Tuscany is a region rich with wine, food, and history so it should come as no surprise that it has so many of its very own wine related proverbs! Here’s a small collection of just some of them. For other Italian proverbs involving food or wine, take a look at my previous post: Fun with Italian Wine Proverbs.
Un canestro d’uva non fa vendemmia.
Literally= A basket of grapes doesn’t make/mean a harvest.
Meaning: This seems rather close to the English proverb “One swallow doesn’t a summer make.” In other words, don’t get too excited or assume too much too fast.
A chi piace il bere, parla sempre di vino.
Literally= Those who like to drink, always speak about wine.
Meaning: As far as I have understood, this is a pretty straightforward proverb. But part of me wonders if it isn’t also poking some fun at the fact that wine makes people talk more!
Chi semina buon grano, ha poi buon pane; chi semina il lupino, non ha né pan né vino.
Literally= He who plants good grain will then have good bread; he who plants a little wolf will have neither bread nor wine.
Meaning: The word “lupino” can mean either a little wolf or lupin beans. This pun works out well, because in both cases- whether you plant lupin instead of grain or grapes or plant a wolf who will eat it all – you will end up breadless and wineless.
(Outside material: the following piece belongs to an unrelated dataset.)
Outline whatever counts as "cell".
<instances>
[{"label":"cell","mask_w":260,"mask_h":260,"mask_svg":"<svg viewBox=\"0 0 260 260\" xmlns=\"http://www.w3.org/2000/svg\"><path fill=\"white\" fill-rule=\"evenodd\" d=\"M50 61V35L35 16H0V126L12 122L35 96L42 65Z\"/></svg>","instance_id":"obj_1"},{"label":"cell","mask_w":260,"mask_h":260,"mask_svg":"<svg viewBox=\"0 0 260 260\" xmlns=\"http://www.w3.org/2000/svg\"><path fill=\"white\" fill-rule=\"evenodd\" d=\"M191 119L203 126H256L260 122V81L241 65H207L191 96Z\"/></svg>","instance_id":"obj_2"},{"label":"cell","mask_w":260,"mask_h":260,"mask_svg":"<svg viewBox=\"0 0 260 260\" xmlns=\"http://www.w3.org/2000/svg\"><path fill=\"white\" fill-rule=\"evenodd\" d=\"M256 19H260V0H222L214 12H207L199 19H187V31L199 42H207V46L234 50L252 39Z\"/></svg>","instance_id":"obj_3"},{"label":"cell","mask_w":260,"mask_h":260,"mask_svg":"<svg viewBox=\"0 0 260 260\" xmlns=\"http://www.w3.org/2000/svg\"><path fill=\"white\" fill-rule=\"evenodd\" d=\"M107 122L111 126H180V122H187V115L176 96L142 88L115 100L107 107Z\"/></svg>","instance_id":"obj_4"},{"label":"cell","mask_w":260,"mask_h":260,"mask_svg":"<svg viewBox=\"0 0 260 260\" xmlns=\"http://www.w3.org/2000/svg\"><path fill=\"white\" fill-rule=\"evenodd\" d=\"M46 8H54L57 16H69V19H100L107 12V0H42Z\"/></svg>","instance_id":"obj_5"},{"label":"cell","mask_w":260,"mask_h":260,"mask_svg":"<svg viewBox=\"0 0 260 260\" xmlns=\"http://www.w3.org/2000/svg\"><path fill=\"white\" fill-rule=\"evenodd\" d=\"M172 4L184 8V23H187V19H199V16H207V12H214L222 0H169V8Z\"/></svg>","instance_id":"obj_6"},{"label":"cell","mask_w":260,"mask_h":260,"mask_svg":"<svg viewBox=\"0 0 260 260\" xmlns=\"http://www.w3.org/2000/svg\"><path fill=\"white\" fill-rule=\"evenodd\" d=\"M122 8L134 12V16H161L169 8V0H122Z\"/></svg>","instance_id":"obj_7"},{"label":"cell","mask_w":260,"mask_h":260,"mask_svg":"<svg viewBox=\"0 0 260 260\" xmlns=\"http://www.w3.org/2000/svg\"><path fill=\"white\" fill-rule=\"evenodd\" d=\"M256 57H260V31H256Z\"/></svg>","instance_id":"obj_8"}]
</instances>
Perhaps it’s similar in meaning to the English “You reap what you sow”.
Chi vuole tutta l’uva non ha buon vino.
Literally= He who wants all of the grapes doesn’t have good wine.
Meaning: In some ways this is a proverb on patience, using the metaphor of allowing grapes to ripen fully before picking. It suggests to not pick all your grapes (out of fear someone might steal some of them) before they are ready lest your wine turn out bad and endeavor less successful. Closest English proverb I can think of is “Slow and steady wins the race”.
Il vino nel sasso, ed il popone nel terren grasso.
Literally= Wine in the stone, and melon in the fertile land.
Meaning: Grapevines are typically grown in less fertile soil (sometimes stoney or gravely too) in order to encourage less foliage and more berries. Melons on the other hand need fertile soil. Quite simply a proverb about each thing having its proper place.
Poca uva, molto vino; poco grano, manco pane.
Literally= Few grapes, lots of wine; little grain, short of bread.
Meaning: A little wine can be enough but a little bread finishes fast (and won’t be enough). I can’t think of an English equivalent.
Vigna al nuvolo fa debol/poco vino.
Literally= Vines under the clouds make weak/little wine.
Meaning: Too little sun doesn’t ripen grapes properly and lower quality or amounts of wine can result. Perhaps one could use this metaphorically, for example if someone were to say that the government has cut money for education, I might use this proverb to suggest that funding (the sun) education for our children (the vines) is key to creating a better future (wine) for us all.
Se piove per San Barnabà, l’uva bianca se ne va; se piove mattina e sera, se ne va la bianca e la nera.
Literally= If it rains for [the feast day of] St. Barnabas, the white grapes will go away; if it rains day and night, they’ll go away the white and the black [grapes].
Meaning: St. Barnabas’ feast day is June 11th, which is an important time during the grape growing season. White grapes are more delicate and would be the first to go with a little bad weather (=rain and hail), while consistent bad weather might destroy both white and black grapes.
Chi ha vigna ha tigna.
Literally= He who has vines [also] has ringworm.
Meaning: Rather than literally ringworm, this proverb speaks of an annoyance that inevitably comes with something that requires as much work and care as a vine. In other words, he who has vines also has a lot of discomfort and worrying (and physical discomfort too that accompanies such work). Might be something like the English proverb “You can’t make an omelette without breaking eggs.”